Welcome to the first edition of a new weekly column I’m going to start doing for Rotten Tomatoes. I suppose that’s a rather generic introduction to a new column, but alas. Imagine something clever and insert it here, then, I guess. An introduction to the column is most definitely in order, however, so here it is, in neat order: each Friday, I will serve you up a dozen or so of the week’s most pertinent bits of movie development news, in my opinion, with as much commentary as I can muster, which is basically how I will pick the items.
I know you really want to just get to the meat and potatoes of this column, so I won’t dwell too long on a further introduction to myself. In fact, if you want one, it’s down below, as a good bye of sorts instead of a hello. With that said, let’s get to this thing.
This week’s column starts off with the answer to a question posed by one of last week’s big stories: whither The Wolf Man? Director Mark Romanek (One Hour Photo, starring Robin Williams), who had been shepherding the atmospheric remake of the Universal classic monster, recently separated ways with the project (he wanted more time for rewrites, the studio… not so much). So, Universal Pictures started courting nearly every director in Hollywood not currently working on something, it seemed, and the name that seemed to jump out of most of the lists that surfaced was one Brett Ratner, a director known for stepping in after other directors, but not necessarily, you know… being particularly good at it (watch the X-Men trilogy back-to-back, and I think you will get my drift). Good news came this week, however, that it is not Ratner, but director Joe Johnston who will start work very soon on finishing what Romanek nearly started on The Wolf Man. Joe Johnston has never really emerged as a “name director” that fans follow the way they do others (either positively or negatively), but the seven films he has directed in the last 20 years, which include Jumanji, Jurassic Park III and two greatly underrated movies (The Rocketeer and October Sky), are all solid and demonstrate an ability to deliver mainstream popcorn movie entertainment. One could interpret Johnston’s filmography as a negative, since his films don’t reflect the darkness that one might expect from a revival of The Wolf Man. However, he’s certainly got suspense chops, and much of the preproduction is already done (ie, a lot of that stuff that helps establish the “look and feel” of a movie anyway).
JOSH BROLIN NEVER MET A GOVERNOR HE COULDN’T PLAY
Just a few weeks after Oliver Stone announced his imminent plans to direct, for a release in the next several months, a Bush movie starring Josh Brolin (yes, Barbra’s stepson) as our current president (and the former governor of Texas), McG recently revealed he has plans for Brolin of his own, which involve another governor, sort of. The director, best known for the Charlie’s Angels movies, talked online recently (http://www.the213.net/php/article.php?id=977) about his plans for the awkwardly-titled Terminator Salvation: The Future Begins, which will star Christian Bale as John Connor, and stated his philosophy of how he wants to move the Terminator franchise past Arnold Schwarzenegger. Saying that a lot of today’s actors are “effeminate”, McG mentioned Josh Brolin as someone he’d like to work with as the Terminator of the 21st Century. As a rising star, Brolin is probably a lot cheaper than all those stars that McG thinks are such girly men stars, too.

• _Instruction A_
Display each line of the entries below that contains the string "whitespace". Matching is case-sensitive.

• _Data provided_
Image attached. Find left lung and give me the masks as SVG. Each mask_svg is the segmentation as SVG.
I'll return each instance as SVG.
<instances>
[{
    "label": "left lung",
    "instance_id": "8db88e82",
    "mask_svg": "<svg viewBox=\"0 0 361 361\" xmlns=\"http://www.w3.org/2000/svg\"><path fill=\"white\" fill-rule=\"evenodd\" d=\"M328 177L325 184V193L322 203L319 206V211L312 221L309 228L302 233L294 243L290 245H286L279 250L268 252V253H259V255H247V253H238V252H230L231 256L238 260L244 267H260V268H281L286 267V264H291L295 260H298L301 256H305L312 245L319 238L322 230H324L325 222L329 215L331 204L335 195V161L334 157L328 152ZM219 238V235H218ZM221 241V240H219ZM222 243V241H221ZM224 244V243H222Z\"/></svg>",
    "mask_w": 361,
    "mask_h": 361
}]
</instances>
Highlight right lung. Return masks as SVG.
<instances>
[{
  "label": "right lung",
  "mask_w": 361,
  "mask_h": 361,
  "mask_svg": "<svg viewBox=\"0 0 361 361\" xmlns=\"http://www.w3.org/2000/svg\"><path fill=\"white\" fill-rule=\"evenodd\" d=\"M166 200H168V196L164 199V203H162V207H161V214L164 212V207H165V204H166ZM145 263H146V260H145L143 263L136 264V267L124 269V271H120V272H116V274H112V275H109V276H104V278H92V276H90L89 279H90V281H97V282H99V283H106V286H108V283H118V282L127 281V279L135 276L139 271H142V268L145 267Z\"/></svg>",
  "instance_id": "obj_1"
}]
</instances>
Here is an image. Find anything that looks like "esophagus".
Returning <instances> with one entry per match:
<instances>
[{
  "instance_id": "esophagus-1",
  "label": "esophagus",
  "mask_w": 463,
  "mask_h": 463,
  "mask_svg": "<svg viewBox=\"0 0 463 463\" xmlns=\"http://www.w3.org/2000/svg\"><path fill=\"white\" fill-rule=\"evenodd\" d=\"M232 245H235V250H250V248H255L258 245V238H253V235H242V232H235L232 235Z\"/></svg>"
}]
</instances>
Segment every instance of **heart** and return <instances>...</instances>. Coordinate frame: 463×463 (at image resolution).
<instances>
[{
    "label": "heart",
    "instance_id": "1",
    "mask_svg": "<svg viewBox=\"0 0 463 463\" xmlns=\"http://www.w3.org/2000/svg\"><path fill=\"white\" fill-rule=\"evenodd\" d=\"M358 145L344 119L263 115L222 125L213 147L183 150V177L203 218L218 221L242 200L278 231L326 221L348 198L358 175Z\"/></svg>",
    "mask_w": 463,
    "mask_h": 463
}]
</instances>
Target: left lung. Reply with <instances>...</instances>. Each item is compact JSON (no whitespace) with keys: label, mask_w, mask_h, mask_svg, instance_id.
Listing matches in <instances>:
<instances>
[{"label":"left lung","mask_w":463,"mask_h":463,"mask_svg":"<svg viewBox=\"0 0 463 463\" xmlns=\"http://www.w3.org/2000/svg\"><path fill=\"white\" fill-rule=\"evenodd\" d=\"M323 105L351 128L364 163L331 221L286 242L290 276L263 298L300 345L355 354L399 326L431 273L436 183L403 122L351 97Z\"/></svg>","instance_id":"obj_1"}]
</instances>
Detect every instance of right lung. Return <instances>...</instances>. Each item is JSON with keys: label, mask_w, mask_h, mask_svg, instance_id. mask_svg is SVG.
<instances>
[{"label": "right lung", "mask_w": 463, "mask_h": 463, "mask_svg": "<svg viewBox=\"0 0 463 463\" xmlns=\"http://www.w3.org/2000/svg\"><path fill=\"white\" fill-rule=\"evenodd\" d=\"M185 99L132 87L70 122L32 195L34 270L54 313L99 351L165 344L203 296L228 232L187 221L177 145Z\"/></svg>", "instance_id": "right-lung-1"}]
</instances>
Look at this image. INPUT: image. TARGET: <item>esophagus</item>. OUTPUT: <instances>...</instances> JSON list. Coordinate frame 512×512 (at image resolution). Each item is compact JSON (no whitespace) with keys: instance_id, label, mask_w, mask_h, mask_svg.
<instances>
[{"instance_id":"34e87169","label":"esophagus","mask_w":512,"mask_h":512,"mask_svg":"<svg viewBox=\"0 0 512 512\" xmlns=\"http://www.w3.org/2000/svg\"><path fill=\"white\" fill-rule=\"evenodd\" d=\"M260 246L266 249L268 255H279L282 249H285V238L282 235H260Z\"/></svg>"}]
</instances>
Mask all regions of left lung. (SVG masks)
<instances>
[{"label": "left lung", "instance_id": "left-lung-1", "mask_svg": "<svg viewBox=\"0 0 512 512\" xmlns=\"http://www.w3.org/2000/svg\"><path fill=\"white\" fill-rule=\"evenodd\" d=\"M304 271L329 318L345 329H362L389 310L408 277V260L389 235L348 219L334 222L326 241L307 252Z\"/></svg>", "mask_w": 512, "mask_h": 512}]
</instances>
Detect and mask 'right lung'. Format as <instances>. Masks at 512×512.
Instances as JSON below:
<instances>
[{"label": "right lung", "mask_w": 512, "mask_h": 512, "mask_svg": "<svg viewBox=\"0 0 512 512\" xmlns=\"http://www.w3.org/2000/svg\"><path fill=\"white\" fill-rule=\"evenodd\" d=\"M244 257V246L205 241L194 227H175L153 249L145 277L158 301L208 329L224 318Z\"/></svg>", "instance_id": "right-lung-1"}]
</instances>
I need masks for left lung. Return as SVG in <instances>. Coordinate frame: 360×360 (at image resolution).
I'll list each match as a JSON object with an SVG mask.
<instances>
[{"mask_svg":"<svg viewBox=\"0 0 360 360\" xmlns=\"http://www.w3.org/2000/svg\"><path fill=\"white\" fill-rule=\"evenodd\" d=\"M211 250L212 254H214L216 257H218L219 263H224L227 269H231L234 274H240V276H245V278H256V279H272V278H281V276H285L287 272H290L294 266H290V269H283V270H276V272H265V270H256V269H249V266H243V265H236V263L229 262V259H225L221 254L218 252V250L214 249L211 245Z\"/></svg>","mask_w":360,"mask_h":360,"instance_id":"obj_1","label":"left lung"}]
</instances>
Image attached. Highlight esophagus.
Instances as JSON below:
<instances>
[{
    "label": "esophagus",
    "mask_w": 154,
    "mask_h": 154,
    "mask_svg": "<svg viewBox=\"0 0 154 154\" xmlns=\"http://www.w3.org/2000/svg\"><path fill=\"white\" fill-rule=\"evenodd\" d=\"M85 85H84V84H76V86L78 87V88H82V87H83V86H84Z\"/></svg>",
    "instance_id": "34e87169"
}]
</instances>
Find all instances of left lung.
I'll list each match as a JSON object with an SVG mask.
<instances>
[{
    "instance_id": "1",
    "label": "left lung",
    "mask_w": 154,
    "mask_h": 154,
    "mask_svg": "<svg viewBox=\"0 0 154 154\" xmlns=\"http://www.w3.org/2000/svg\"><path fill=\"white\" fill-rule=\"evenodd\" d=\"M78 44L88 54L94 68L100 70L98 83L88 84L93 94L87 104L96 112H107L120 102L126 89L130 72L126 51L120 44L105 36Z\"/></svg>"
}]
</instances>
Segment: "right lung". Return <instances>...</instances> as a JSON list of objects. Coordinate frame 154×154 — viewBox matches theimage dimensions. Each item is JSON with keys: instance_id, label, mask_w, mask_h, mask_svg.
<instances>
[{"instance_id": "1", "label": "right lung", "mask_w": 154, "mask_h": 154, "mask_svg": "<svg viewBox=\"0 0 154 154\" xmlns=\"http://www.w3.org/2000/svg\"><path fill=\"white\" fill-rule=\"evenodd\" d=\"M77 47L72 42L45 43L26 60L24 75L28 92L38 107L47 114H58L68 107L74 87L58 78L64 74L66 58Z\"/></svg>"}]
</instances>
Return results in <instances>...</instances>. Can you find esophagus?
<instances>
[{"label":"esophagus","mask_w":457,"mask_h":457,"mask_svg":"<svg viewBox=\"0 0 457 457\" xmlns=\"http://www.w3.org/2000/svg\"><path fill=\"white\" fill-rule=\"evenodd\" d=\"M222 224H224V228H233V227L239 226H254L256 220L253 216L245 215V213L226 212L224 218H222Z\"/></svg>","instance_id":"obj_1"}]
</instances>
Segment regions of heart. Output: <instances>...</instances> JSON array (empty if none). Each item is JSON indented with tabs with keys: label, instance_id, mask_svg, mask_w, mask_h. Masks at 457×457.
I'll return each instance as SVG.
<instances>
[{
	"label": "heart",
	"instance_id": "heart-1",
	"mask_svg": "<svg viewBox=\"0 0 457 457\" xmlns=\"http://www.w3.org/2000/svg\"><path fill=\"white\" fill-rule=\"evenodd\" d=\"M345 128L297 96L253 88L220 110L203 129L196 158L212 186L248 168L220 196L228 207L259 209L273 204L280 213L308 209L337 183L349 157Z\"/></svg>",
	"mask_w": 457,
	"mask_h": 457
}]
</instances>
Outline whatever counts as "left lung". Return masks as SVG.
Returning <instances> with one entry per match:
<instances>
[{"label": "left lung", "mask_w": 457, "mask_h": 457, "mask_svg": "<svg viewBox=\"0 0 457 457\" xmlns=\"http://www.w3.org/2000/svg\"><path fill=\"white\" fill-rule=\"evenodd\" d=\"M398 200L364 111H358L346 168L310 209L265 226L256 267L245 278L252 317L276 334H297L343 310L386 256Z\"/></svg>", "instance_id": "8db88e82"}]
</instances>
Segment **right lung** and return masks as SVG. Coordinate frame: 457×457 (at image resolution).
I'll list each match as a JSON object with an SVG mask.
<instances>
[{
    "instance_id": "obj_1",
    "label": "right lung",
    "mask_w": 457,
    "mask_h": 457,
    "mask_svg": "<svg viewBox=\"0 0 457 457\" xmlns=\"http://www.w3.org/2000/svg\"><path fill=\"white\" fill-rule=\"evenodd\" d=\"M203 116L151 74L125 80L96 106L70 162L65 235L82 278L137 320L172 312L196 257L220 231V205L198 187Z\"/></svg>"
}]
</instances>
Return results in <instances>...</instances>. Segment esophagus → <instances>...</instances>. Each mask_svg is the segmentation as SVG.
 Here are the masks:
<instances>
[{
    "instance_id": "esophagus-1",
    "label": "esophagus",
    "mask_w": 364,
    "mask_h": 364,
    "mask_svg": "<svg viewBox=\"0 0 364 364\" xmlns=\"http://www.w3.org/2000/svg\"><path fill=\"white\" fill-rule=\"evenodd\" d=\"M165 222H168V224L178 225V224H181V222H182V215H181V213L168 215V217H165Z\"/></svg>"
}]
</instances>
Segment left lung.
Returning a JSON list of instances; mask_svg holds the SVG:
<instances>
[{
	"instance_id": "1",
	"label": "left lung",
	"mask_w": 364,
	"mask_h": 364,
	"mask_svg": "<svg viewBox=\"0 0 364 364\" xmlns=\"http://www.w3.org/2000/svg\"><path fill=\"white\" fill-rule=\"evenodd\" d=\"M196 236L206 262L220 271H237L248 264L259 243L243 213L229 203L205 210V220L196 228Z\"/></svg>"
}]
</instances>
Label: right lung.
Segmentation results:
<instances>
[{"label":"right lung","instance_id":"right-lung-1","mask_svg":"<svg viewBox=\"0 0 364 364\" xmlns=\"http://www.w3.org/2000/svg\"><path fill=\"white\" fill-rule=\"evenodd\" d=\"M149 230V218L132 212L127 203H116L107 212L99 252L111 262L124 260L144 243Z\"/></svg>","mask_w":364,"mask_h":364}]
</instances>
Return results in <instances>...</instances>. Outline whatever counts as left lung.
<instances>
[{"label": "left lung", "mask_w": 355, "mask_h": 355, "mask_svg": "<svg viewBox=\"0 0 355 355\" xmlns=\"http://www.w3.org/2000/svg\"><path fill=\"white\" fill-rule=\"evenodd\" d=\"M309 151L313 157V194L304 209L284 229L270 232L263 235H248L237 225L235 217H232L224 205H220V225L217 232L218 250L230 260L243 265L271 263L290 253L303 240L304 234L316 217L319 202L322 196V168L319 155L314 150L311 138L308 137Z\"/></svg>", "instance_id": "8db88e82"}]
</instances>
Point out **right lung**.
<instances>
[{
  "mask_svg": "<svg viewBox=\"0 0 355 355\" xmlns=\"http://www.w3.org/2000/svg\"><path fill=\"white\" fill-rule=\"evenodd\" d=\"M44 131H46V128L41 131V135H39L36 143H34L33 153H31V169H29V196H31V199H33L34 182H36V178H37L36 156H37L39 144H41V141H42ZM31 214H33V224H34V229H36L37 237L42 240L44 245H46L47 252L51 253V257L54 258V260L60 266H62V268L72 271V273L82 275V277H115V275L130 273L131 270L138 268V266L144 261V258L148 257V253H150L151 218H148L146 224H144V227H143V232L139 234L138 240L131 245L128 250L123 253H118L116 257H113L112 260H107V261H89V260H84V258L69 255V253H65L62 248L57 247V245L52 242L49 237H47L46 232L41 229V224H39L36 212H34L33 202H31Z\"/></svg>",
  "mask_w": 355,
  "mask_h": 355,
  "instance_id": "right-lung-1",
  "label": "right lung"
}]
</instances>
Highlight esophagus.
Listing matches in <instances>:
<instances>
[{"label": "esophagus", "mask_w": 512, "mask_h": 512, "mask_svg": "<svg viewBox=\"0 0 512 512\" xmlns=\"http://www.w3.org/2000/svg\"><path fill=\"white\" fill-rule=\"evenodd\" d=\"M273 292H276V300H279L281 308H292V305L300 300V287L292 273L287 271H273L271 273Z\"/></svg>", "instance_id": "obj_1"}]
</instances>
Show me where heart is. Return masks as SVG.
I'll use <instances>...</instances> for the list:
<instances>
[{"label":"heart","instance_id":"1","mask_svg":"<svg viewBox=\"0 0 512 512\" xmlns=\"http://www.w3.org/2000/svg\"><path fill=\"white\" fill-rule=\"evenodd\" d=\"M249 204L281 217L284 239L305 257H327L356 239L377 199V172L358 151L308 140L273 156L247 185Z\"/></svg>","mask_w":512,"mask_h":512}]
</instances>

• _Instruction B_
Please translate this sentence from the movie news column into Spanish: "In fact, if you want one, it's down below, as a good bye of sorts instead of a hello."

• _Expected answer A_
Target: left lung. Reply with <instances>...</instances>. Each item is compact JSON (no whitespace) with keys: label, mask_w, mask_h, mask_svg, instance_id.
Look at this image. INPUT: image. TARGET: <item>esophagus</item>. OUTPUT: <instances>...</instances> JSON list. Coordinate frame 512×512 (at image resolution). Each item is compact JSON (no whitespace) with keys: instance_id, label, mask_w, mask_h, mask_svg.

• _Expected answer B_
De hecho, si quieres una, está más abajo, como una especie de despedida en lugar de un saludo.